It will target self-directed fabricating stories, such as unscrupulous manipulation of trending social news, international and domestic news, and indiscriminate distribution of vulgar news to fool netizens and sabotage the internet environment.

Hyping of trendy social events will also be targeted, such as counterfeiting as relatives of people involved in certain popular social events or publishing distorted causality of an incident.

Publications with click-baits will be cracked down. For example, if a self-media describes a certain individual incident as a general phenomenon and exaggerates negative narratives to amplify negative emotions. Behaviors such as spreading extreme opinions, stirring up group opposition, and undermining social consensus will be targeted.

The CAC’s campaign requires platforms to verify ID numbers and other real identity information on profit-making accounts, with strict implementation of the "one account per person, two accounts per enterprise”.

The use of AI and other technology-generated information must also be clearly labeled as technology-generated to strengthen the display of information source labeling.
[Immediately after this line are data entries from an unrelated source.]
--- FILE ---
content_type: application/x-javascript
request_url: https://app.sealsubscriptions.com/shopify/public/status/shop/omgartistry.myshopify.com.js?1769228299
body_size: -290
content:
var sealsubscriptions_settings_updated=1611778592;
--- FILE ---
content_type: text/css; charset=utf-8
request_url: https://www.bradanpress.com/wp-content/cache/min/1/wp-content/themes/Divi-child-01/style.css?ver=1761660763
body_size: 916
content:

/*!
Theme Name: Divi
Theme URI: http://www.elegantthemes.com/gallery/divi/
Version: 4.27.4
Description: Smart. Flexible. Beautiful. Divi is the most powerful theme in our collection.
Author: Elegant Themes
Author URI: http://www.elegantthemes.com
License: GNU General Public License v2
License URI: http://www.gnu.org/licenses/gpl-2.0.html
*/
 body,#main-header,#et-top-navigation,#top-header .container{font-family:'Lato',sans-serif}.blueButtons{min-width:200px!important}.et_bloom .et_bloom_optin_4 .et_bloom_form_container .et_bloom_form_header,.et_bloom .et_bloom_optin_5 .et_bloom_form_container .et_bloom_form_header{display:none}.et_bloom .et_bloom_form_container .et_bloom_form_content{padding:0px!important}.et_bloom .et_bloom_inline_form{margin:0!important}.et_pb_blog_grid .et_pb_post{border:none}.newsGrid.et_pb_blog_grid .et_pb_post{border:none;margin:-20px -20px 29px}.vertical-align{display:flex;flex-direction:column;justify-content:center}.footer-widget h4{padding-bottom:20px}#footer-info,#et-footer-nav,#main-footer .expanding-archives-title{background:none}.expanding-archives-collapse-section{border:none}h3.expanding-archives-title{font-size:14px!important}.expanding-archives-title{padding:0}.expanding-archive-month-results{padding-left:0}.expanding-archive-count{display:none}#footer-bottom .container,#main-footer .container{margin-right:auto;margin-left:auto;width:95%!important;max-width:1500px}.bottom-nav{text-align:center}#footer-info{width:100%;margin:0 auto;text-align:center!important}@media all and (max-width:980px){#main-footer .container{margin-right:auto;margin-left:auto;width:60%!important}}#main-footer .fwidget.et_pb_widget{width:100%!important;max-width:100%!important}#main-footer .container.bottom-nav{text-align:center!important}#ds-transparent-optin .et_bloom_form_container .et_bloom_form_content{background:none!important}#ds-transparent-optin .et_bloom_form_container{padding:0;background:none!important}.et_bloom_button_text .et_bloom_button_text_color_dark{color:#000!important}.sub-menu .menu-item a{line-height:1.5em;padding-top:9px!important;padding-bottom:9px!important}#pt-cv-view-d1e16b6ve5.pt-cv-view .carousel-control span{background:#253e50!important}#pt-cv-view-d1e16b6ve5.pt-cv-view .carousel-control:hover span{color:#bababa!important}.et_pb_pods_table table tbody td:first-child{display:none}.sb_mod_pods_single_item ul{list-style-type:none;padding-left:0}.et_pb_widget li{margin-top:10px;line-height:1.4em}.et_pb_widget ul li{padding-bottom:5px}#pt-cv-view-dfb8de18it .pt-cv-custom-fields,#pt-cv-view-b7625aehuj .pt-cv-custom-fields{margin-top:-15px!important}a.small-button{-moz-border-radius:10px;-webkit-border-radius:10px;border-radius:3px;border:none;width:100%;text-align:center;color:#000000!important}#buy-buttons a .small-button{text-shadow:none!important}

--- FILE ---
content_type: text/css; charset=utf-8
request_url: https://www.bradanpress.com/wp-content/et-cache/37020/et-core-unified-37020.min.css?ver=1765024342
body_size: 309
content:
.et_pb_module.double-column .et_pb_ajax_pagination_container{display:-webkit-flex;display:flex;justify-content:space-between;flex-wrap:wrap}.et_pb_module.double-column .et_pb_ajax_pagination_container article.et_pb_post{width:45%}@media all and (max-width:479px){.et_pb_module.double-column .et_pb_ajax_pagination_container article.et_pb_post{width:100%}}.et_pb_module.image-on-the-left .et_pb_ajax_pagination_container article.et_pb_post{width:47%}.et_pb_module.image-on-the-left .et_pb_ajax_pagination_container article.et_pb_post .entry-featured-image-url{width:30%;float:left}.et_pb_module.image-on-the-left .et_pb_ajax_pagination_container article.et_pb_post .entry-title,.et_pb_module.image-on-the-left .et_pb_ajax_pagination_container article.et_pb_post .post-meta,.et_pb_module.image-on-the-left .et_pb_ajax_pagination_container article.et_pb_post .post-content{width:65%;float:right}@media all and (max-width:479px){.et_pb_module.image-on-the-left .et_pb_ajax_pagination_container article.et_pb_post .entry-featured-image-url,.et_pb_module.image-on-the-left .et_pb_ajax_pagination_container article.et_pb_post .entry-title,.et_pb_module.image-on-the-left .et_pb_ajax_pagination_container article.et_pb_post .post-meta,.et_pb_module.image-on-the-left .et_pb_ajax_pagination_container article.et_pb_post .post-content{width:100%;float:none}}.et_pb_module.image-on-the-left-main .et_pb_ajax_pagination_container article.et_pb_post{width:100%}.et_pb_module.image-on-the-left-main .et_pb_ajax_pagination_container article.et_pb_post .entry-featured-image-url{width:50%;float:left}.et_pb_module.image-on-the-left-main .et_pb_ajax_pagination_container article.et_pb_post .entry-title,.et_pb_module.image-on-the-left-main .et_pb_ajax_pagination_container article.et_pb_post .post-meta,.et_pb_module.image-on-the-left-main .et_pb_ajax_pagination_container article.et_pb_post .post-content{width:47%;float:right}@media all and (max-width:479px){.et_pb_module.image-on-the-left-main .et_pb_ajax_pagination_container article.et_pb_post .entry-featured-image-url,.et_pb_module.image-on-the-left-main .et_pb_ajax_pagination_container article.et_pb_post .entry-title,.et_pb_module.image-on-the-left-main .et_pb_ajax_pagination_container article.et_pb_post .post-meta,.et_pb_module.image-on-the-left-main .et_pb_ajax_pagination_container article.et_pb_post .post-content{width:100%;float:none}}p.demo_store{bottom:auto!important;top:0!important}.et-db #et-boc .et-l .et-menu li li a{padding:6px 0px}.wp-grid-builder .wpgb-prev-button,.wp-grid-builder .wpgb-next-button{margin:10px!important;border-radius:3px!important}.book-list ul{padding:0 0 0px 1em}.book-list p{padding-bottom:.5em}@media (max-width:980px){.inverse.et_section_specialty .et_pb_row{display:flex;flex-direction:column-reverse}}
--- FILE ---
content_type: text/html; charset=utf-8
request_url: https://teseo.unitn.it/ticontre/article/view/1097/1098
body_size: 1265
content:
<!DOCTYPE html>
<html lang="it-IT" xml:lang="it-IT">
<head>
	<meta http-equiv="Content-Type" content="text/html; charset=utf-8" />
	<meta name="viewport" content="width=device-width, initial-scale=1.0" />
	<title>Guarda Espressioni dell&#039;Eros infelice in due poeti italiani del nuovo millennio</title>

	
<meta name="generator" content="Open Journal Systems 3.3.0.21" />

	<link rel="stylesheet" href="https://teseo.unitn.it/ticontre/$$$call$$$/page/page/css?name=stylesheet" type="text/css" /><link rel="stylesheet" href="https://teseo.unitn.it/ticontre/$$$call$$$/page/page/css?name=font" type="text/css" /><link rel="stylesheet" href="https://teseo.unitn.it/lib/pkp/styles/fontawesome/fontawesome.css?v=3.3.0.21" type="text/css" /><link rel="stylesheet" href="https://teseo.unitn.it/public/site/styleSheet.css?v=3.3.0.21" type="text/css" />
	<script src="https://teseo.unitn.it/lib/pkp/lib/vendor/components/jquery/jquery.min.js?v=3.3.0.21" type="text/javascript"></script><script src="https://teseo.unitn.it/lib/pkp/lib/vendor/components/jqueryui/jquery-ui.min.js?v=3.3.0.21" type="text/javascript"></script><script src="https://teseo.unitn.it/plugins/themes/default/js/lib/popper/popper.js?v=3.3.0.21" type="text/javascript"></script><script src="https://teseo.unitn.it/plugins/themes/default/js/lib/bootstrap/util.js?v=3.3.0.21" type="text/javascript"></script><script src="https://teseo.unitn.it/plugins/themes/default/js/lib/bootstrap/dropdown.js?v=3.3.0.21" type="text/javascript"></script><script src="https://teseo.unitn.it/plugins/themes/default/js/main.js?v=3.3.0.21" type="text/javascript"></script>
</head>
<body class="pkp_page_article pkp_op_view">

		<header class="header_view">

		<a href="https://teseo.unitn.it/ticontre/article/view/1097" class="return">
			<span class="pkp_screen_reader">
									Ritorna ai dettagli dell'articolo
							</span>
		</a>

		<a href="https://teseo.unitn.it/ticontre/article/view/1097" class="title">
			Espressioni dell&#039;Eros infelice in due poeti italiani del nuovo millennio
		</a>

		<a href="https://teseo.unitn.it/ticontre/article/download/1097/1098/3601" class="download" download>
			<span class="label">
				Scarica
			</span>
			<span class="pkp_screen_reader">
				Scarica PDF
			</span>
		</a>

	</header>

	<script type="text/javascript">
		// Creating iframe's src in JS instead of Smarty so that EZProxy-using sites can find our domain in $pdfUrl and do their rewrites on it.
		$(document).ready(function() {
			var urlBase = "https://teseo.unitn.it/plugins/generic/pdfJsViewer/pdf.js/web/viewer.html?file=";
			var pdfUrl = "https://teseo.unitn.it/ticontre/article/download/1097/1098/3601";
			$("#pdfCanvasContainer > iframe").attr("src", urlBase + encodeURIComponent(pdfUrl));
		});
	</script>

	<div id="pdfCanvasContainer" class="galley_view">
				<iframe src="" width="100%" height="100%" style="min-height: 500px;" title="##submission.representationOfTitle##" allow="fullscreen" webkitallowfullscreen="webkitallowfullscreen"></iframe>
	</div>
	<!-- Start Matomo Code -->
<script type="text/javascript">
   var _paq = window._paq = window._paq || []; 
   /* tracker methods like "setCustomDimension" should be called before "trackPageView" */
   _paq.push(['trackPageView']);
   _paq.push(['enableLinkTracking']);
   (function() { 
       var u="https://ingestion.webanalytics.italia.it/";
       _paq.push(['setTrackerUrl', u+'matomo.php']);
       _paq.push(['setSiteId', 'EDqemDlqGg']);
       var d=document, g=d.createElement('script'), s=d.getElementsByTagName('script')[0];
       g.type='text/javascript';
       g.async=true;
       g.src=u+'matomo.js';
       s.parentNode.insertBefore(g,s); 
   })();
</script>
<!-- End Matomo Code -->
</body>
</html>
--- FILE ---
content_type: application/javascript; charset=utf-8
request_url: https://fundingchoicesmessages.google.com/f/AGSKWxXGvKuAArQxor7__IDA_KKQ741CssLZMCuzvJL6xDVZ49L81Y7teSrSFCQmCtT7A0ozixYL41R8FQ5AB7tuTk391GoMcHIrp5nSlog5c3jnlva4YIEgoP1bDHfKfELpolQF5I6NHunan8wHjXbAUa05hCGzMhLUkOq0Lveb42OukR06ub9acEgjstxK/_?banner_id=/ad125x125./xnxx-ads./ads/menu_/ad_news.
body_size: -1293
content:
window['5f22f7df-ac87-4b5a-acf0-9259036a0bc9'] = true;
The campaign asks self-media accounts to accurately indicate the source of information when publishing news related to domestic and international current affairs, public policies, social events, etc.

This campaign came after an internet influencer fabricated a false video claiming to have found a student's lost booklets of homework in Paris, which seriously "damaged the online ecosystem and wasted public resources." Later, the account was banned by several social media platforms.

Since December 2023, more than 1,500 people have been arrested in relation to online rumors, and more than 10,700 people have been handed administrative punishment, Xinhua News Agency quoted China's Ministry of Public Security as saying on April 17, 2024.